I Might Actually Be Doing It

This week Peabody started a new preschool because the wonderful school both of the kids have attended for a combined total of just shy of five years closed its doors. I have done my share of crying over this, as any mother who'd found a place and people to whom she could joyfully hand her children over and walk away for a few hours a week would at such news. My heart broke when I read the closure email, and has broken several times over in its wake, as I've hugged teachers and helped move boxes and signed my initials on the sign-out sheet one last time, and said a final Goodbye as I walked, Peabody's hand in mine, through the warm vestibule and out into the unknown.

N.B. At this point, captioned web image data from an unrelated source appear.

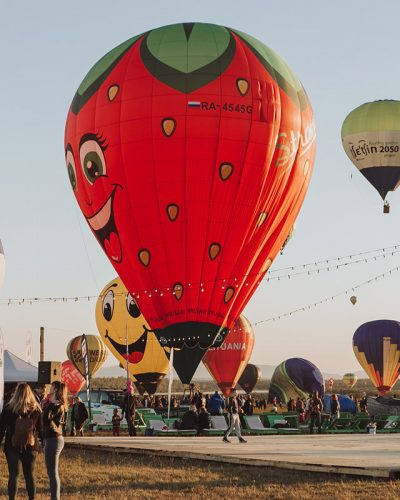Diana Cherecheș - Maramures Balloon Fiesta 2018 (28)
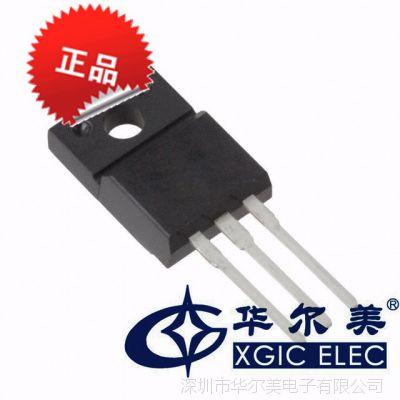 全新原装现货ST品牌单向可控硅X0405MF(G)专业工厂配套-质量保障
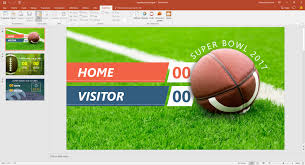 super bowl live score u2022 presentationpoint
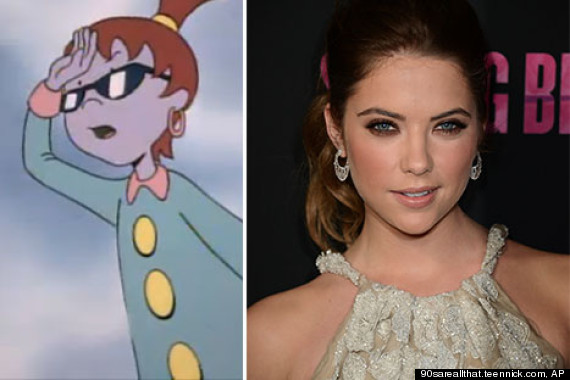 Whom Wed Cast In A RealLife Version Of Nickelodeons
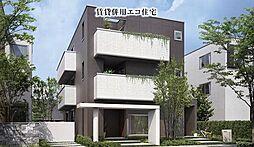 JR南武線 平間駅 徒歩15分の賃貸アパート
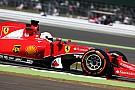 Феттель доволен прогрессом Ferrari
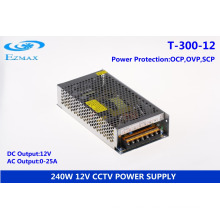 12V Power Supply CCTV Power supply Industrial Power Supply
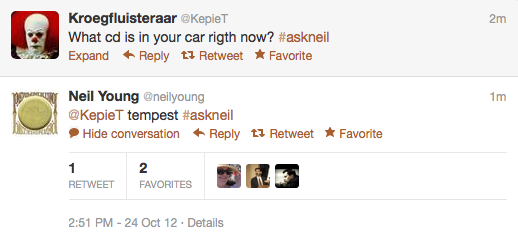 screen shot 2012 10 24 at 2 53 13 pm Recapping Neil Youngs inaugural Twitter Q&A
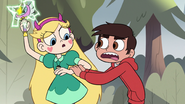 S2E10 Marco Diaz 'we're not on Mewni'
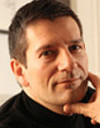 Formations Hypnose Paris : Jean-Charles Caustier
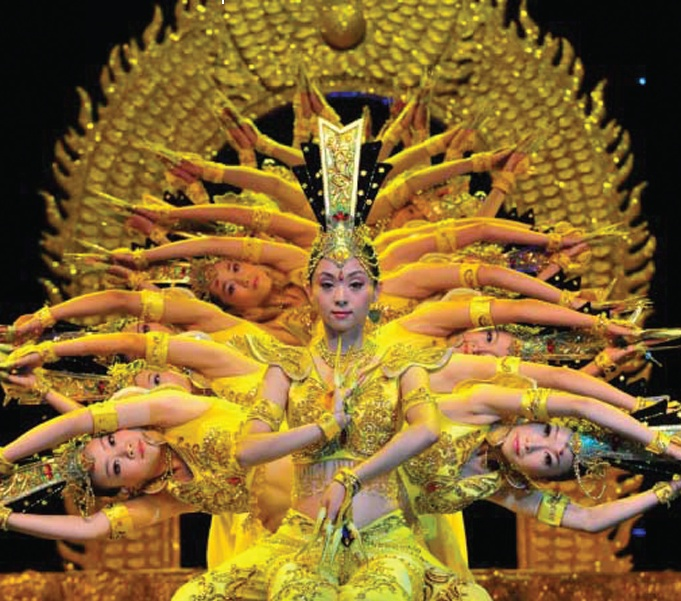 Dancers from the China Disabled People's Performing Art Troupe perform in Beijing.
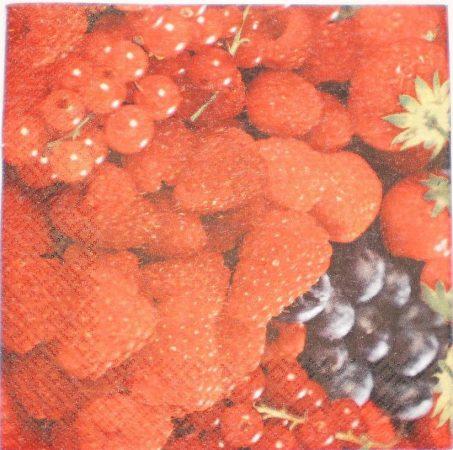 Dekorszalvéta - Bogyós Gyümölcsök Erdei Gyümölcsök
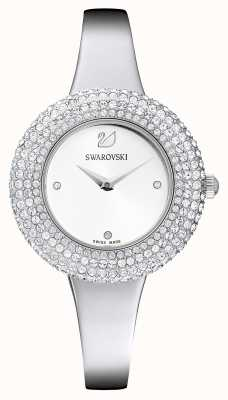 Swarovski |水晶玫瑰|不锈钢手链|白色表盘| 5483853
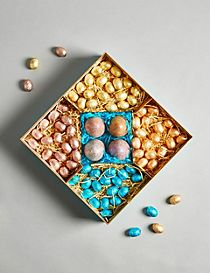 The Collection Easter Gift Box (Pre Order)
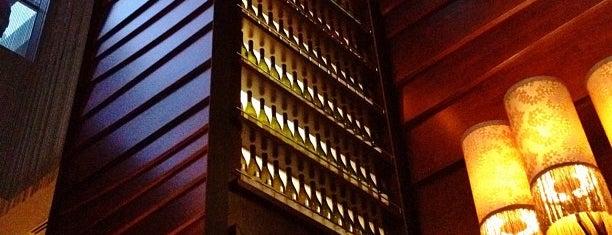 Glass Brasserie is one of Sydney Destination Dining.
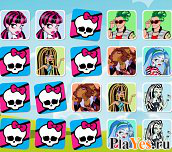 онлайн игра Monster High Memory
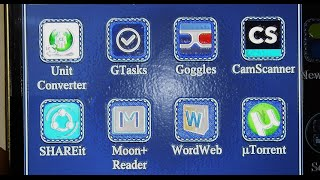 Best Android Utility apps All time Must have. *Features explained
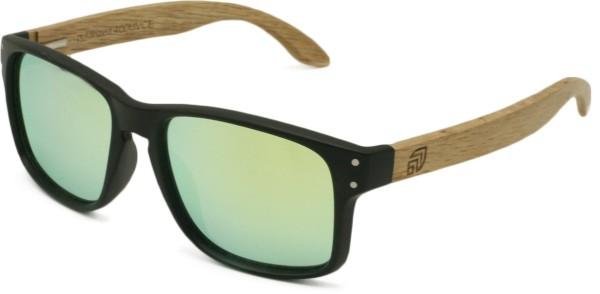 BeLit - Benonconform - Sonnenbrille - Unisex - Accessories - Brillen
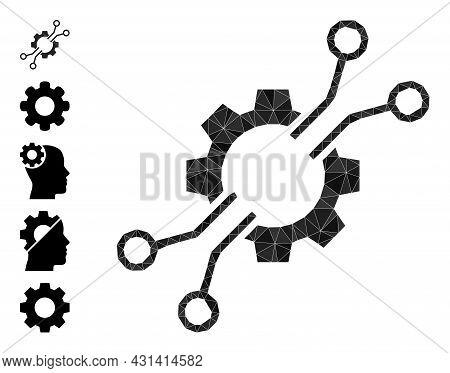 Triangle Electronic Mechanics Polygonal Symbol Illustration, And Similar Icons. Electronic Mechanics
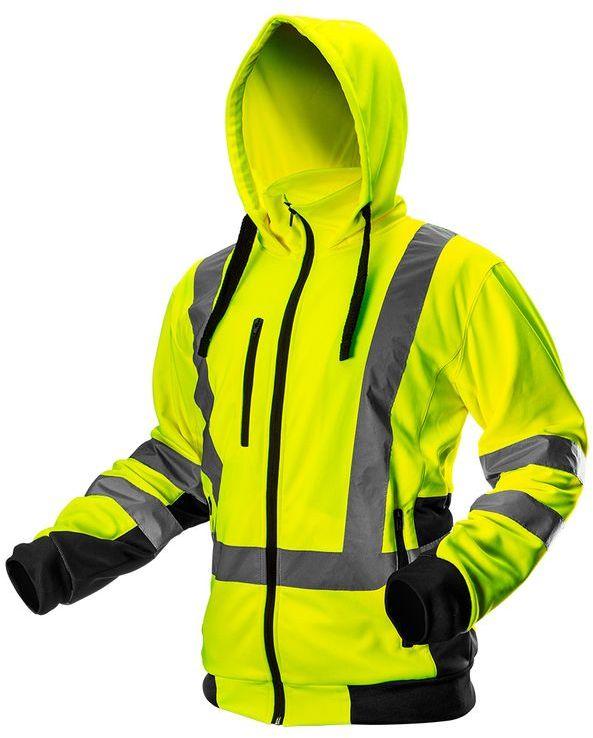 Bluza robocza ostrzegawcza, żółta, rozmiar XL 81-745-XL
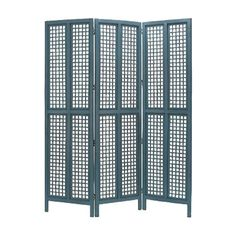 Room Divider in Blue.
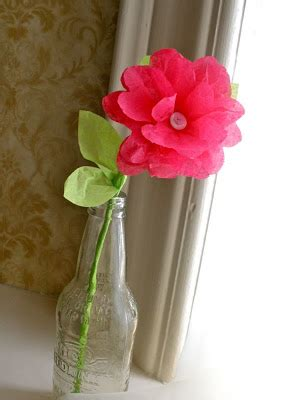 new year paper flower stay at home of etsy how to tuesday tissue paper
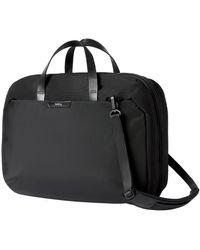 Bellroy Flight Backpack - Black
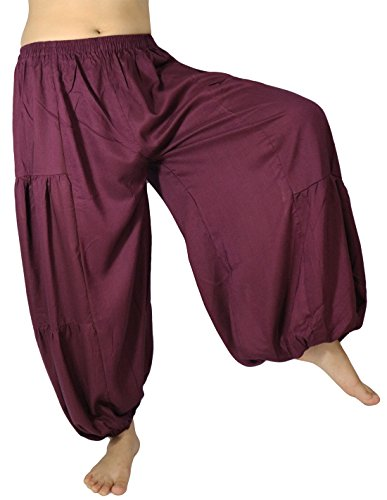 Harem-Aladdin-Hose, Übergröße, Taillenumfang 61 - 122 cm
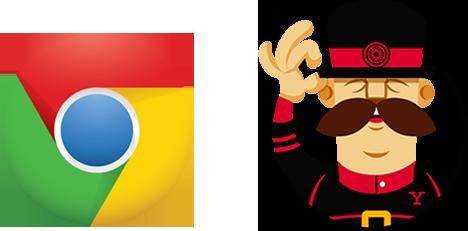Chrome + Yeoman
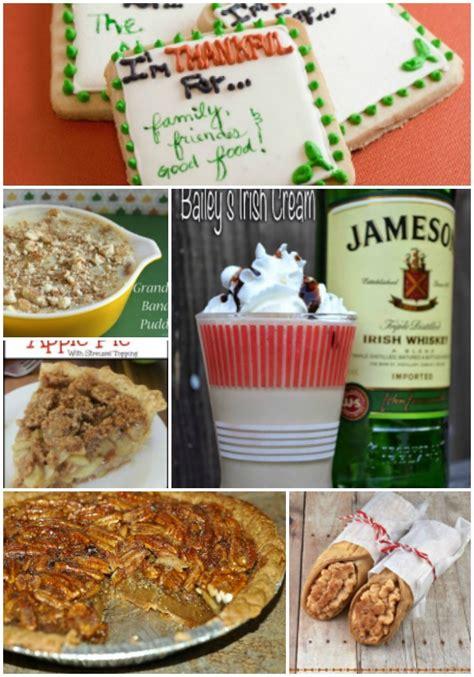 thanksgiving day dessert recipe ideas diaries of a domestic goddess
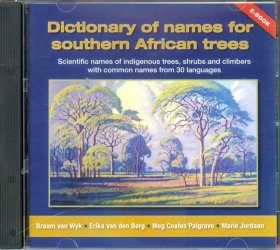 Dictionary of Names for Southern African Trees CD-ROM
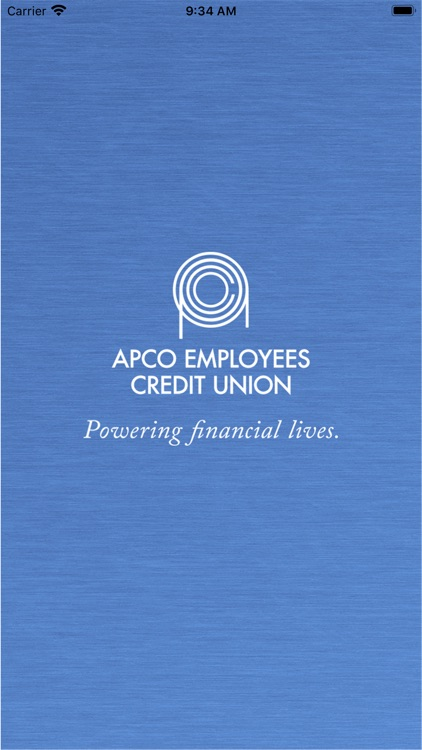 APCO Employees CU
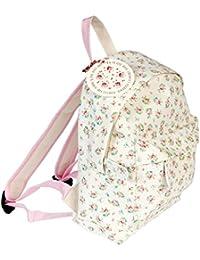 Preisvergleich für LS Design Kinderrucksack Kindergarten-Tasche Kinder Rucksack Vorschule La Petite Rose Weiss Rosa 20x28x9cm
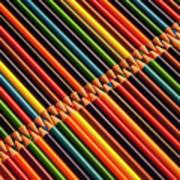 Multicolored Pencils In Rows Poster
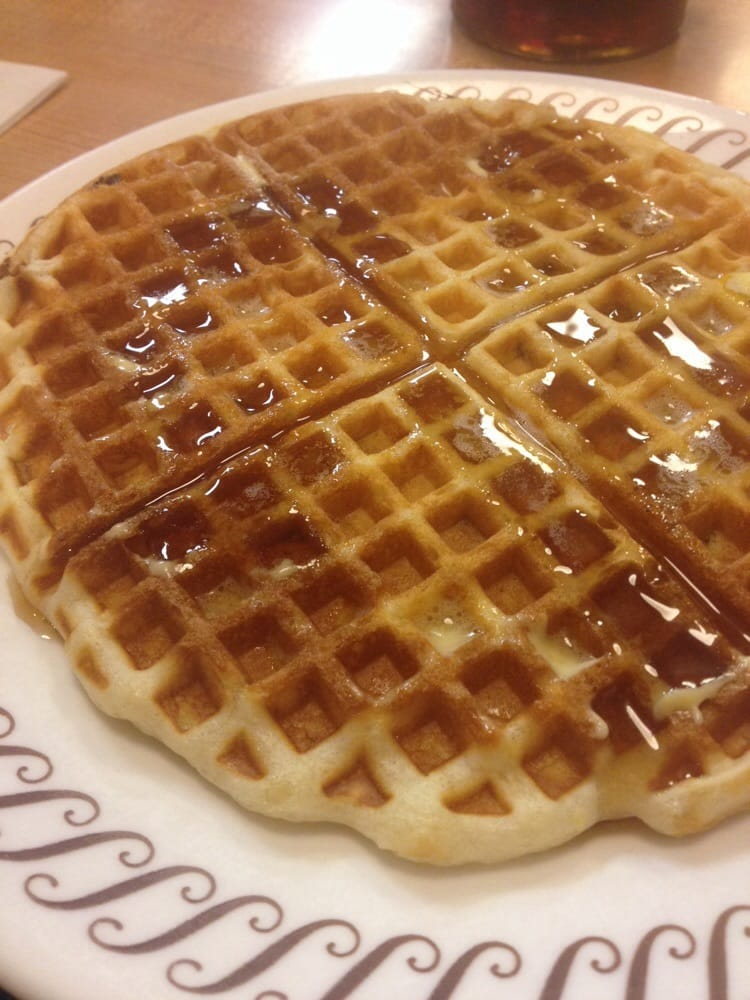 Waffle House Fayetteville Nc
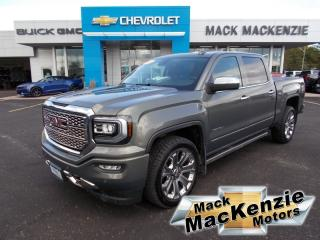 Used 2017 GMC Sierra 1500 Denali Crew Cab 4X4 for sale in Renfrew, ON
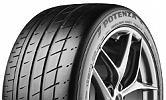 Bridgestone S007 RFT 285/35R20  100Y Autógumi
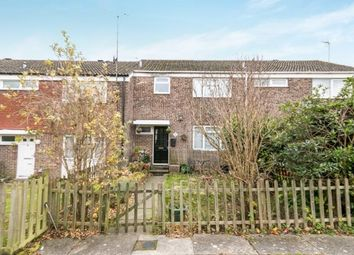 Thumbnail 3 bed terraced house for sale in Haslemere, Surrey, United Kingdom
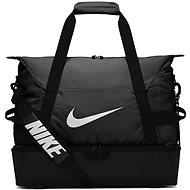 Nike Academy Team - Táska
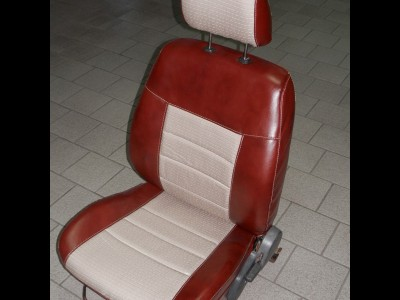 Оригинальные модельные чехлы на сидения для автомобиля Mazda 626 седан/ хэтчбек 1998-2003 (материал: твид, кожзам; любые тона)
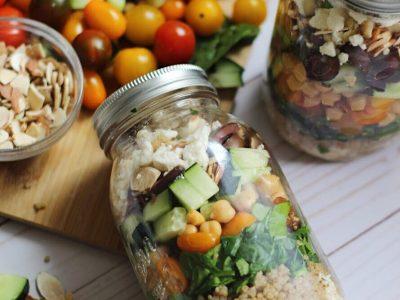 Mediterranean Salad Jars with Quinoa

And suddenly this week, New School Week, we're walking into the lobby of the familiar park district building, past signs that used to point us to the mother-baby and then mother-toddler music classes and around the corner, into preschool wing, and his green-mittened hand curls into mine, then out. And he's running, and he's ready, my boy. Ready to go be Peabody in a completely new world. In my mind I'm running behind him to catch up and understand how he's making this transition just like that.

Often I look at him and see myself. Often I feel my own reservations and fears and insecurities in this boy who's ever so much just a short me with a round fuzzy head. Sometimes I feel broken by the mistakes I make against him which are also against my little self, and I think How? How do I parent him to fix what broke in me, so he flies where once I crawled, so he is chin up and grins where once I was floor-stare and sad-eyes?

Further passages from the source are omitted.